§ Aim of the task:
Decide whether each statement below agrees with the text on the network tap, answering yes or no and quoting the words of the text that settle it. 1. A tap has no IP address. 2. Gigabit copper can be tapped passively in the same way as optical fiber. 3. The tap sends both directions of traffic out through one monitor port.

§ Excerpt:
* * * * * * *

A network tap is a purpose-built device for seeing traffic on a live Ethernet link without being part of the network. It is inserted inline — the cable that ran from a switch to a router now runs through the tap's two Network Ports — and every frame passing in either direction is copied out the Monitor Ports to an analyzer, intrusion-detection sensor, or packet recorder. Unlike a switch SPAN port, a tap has no MAC address, no IP address, and no way to transmit into the monitored link, which is why security and troubleshooting practice prefers taps at critical boundaries: the evidence they produce is complete and the monitoring system cannot be addressed or attacked from the wire.

This is an active tap for 1000BASE-T. Gigabit copper cannot be tapped passively the way 10/100 or optical fiber can, because all four pairs carry signal in both directions simultaneously using echo cancellation; the only way to extract the two directions is to terminate the link in a real Network PHY and regenerate it. That makes the tap a powered device sitting in the middle of a production link, which is why the Fail-Safe Relay Section section and the dual supplies in Power Section dominate the design: the tap must never be the reason the link goes down.

How it works

In normal operation, port A's PHY terminates the signal from one endpoint and the Tap FPGA forwards every frame to port B's PHY, and vice versa, adding well under a microsecond of latency. The same logic copies the A-to-B stream to monitor port 1 and the B-to-A stream to monitor port 2. Splitting directions onto separate outputs is deliberate: a full-duplex gigabit link can carry 1 Gbit/s each way at once, 2 Gbit/s total, which would overrun any single gigabit monitor port during bursts. A SPAN port suffers exactly this oversubscription and silently drops frames; the dual-output tap structurally cannot.

* * * * * * *

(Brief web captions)
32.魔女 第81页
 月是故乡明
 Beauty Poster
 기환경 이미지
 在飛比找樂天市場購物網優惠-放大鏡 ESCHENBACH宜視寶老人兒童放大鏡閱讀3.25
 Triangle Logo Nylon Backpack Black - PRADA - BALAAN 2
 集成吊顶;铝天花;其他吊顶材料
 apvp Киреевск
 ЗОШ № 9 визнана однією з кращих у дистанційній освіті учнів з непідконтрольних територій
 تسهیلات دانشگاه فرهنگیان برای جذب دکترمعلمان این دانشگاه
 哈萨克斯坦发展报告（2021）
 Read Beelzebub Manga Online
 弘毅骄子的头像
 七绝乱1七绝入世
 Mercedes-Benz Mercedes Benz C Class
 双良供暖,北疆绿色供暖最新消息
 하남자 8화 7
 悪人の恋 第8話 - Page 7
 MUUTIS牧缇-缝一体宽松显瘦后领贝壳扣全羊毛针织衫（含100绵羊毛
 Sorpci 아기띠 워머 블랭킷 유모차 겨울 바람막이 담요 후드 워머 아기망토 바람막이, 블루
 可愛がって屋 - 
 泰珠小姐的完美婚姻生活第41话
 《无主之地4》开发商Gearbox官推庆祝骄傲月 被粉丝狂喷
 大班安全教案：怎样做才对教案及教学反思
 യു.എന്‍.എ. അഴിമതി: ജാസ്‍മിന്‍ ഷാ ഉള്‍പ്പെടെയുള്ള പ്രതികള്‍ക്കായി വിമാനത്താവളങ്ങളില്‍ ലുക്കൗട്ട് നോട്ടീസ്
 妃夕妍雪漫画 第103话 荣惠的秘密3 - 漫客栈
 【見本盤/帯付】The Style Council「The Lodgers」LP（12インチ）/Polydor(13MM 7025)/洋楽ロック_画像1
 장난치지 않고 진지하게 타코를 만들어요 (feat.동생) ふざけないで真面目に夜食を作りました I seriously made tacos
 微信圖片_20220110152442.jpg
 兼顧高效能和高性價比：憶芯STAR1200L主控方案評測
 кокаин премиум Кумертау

* * * * * * *

§ Solution:
1. Yes: "a tap has no MAC address, no IP address"
2. No: "Gigabit copper cannot be tapped passively the way 10/100 or optical fiber can"
3. No: "copies the A-to-B stream to monitor port 1 and the B-to-A stream to monitor port 2"